The final bitter exchanges in the decade-long fight to clear the UK's largest traveller site will play out this morning, with bailiffs moving in on Dale Farm in Essex as human rights observers camp inside.

As 150 activists inside the six-acre site were preparing makeshift walls, barricades and barbed-wire obstacles, lawyers mounted a last, desperate challenge against the eviction, set to cost £18m.

But with travellers remaining defiant of a council eviction order, a flashpoint with bailiffs, who were preparing for today's 8am eviction in an adjacent field, appeared imminent.

"A number of caravans have been moved for the sake of children and older people but the adults are getting very militant," Grattan Puxon, an activist and spokesman for the travellers, said last night. "I'd say we have about 150 activists here now."

As some 87 families were spending a nervy final night in their homes, lawyers were frantically trying to develop a court action against Basildon Council, claiming it had circumvented procurement procedures in appointing bailiffs.

Separately, the High Court is today due to rule on whether the travellers should, on appeal, be granted a temporary injunction, blocking the evictions.

Activists said that both actions are unlikely to work, and Basildon Council said the evictions would begin as planned. A council spokesman said bailiffs would use "reasonable force" to evict those who remained, but that it would fulfil any statutory obligation to house those vulnerable residents left homeless.

The arguments behind the dispute at the former scrapyard – human rights and unauthorised planning permission on 51 plots at the centre of them – appeared lost last night. A spokeswoman from the Dale Farm Solidarity Campaign said many residents had temporarily moved caravans on to the neighbouring legal site and human rights observers were present to witness the events as they unfolded.

"The only travellers now left are the ones that have nowhere to go," she said, speaking from the site, dubbed Camp Constant. One consolation, she said, was the media spotlight on the farm, which had helped to further the debate over the plight of the travelling communities.

That was of little comfort to Kathryn Flynn, a mother-of-three and a resident at Dale Farm for 10 years. "I'm moving on to my uncle's yard on the other side for tonight because I don't want my children to go through this," she said. "I'm scared of what the bailiffs will do. They smash up our trailers – our homes. I don't want my children to be in danger. Our children went to school for the last day on Friday.

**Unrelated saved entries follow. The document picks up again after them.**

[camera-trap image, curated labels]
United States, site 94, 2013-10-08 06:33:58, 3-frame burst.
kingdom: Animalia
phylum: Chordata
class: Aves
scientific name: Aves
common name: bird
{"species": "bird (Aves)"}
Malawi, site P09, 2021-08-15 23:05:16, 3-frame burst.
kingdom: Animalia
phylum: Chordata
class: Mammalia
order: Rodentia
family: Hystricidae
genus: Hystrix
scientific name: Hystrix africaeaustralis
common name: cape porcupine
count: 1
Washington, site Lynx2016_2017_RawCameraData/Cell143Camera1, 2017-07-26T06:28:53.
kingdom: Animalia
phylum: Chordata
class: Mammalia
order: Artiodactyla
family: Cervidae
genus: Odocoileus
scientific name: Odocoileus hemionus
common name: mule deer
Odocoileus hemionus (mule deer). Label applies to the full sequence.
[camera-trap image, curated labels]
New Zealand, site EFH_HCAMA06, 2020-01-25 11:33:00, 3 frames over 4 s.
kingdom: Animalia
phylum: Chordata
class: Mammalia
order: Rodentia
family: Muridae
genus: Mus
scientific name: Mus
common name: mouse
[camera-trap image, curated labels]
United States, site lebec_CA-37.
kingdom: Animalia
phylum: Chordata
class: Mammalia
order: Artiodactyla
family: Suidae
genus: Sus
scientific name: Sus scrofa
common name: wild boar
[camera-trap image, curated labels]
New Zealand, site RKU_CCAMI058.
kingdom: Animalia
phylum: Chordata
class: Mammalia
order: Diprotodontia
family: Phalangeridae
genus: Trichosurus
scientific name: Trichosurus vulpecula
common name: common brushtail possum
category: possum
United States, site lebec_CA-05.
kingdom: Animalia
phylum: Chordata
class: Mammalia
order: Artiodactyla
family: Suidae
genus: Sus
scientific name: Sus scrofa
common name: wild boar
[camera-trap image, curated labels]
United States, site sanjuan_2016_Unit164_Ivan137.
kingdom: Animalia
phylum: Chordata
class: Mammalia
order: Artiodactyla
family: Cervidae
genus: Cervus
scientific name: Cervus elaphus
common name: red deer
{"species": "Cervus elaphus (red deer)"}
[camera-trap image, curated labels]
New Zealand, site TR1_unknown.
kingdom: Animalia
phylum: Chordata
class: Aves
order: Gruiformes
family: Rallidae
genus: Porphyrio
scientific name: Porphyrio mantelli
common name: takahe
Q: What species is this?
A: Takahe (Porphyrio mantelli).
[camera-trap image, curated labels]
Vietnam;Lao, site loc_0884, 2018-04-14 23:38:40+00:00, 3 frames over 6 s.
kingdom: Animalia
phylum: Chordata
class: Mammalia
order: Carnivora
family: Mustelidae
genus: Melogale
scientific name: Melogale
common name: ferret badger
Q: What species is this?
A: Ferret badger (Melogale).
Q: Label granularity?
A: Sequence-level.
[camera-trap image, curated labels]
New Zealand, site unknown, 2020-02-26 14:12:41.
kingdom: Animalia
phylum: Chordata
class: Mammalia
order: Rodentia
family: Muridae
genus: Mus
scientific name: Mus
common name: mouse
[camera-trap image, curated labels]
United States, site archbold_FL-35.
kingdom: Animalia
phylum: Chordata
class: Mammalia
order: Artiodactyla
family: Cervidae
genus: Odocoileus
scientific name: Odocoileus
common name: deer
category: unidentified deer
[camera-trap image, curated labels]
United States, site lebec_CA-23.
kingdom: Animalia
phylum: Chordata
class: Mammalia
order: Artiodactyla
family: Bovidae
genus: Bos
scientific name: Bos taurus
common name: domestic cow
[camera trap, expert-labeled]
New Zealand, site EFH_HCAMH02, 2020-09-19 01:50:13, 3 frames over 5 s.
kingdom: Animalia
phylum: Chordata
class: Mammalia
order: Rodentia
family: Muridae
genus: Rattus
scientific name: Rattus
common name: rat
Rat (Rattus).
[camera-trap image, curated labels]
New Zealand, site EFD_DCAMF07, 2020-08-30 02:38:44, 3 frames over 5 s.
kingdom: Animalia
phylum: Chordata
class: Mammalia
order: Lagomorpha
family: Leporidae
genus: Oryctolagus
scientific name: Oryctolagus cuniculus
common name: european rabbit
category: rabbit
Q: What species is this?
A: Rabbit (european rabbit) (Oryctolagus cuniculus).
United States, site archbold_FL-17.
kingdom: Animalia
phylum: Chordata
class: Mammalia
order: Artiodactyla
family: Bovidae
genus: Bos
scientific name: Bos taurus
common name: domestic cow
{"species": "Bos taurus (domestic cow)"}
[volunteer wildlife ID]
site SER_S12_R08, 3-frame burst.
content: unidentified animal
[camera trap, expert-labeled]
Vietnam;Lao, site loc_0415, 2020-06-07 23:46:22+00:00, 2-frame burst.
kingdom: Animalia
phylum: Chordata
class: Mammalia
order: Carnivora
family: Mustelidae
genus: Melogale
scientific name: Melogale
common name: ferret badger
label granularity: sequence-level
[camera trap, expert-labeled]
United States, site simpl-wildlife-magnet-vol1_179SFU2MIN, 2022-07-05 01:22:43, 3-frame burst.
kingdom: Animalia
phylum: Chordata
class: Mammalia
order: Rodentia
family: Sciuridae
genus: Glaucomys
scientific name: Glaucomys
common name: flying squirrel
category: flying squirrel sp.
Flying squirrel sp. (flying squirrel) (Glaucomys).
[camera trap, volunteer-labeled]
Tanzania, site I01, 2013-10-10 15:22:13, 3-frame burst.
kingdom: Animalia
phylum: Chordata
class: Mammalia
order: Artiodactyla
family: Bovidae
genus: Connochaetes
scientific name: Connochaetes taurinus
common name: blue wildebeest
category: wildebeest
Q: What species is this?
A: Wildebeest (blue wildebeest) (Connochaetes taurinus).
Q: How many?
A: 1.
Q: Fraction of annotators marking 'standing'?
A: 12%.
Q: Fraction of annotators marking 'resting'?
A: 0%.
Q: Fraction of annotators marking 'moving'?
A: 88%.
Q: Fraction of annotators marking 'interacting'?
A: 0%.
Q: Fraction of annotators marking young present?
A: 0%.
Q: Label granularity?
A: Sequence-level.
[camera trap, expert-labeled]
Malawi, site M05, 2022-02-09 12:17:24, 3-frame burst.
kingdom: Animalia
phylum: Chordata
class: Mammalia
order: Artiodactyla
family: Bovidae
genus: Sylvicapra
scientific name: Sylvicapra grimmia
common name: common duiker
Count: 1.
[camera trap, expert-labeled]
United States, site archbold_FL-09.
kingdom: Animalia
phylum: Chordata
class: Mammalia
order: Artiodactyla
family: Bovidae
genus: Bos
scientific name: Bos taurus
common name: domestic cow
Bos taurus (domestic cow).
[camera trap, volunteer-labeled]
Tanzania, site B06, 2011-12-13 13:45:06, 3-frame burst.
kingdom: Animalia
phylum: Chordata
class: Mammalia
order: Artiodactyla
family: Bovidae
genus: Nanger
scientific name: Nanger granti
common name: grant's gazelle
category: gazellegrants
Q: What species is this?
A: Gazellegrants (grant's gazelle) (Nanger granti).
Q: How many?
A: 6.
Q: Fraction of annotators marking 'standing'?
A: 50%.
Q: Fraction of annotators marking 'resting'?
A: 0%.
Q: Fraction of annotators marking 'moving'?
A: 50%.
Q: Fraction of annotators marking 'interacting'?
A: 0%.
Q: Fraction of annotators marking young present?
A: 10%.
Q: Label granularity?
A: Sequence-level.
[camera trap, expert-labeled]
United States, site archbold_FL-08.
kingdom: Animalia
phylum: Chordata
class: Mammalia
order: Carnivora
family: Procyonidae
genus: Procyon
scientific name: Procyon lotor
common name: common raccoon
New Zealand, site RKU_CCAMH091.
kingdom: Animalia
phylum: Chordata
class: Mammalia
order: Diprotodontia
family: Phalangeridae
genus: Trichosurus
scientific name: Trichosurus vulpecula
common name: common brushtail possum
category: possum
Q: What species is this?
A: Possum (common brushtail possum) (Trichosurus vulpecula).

"I don't know what to tell them about tomorrow. But we've got nowhere to go after Monday. We don't know what's going to happen to us."

Mother-of-four Michelle Sheridan, 34, said that she would be keeping her children with her, adding that many of the site's residents were single women and elderly people.

She said: "People here are scared and terrified. I have nowhere to go and I don't know what I'm going to do. I am here with my children and they will be with me. I'm their sole carer, that's my job. The bailiffs will have to come and take me forcibly."

Last night, in the absence of any more dramatic twists in the drama, such an outcome seemed inevitable.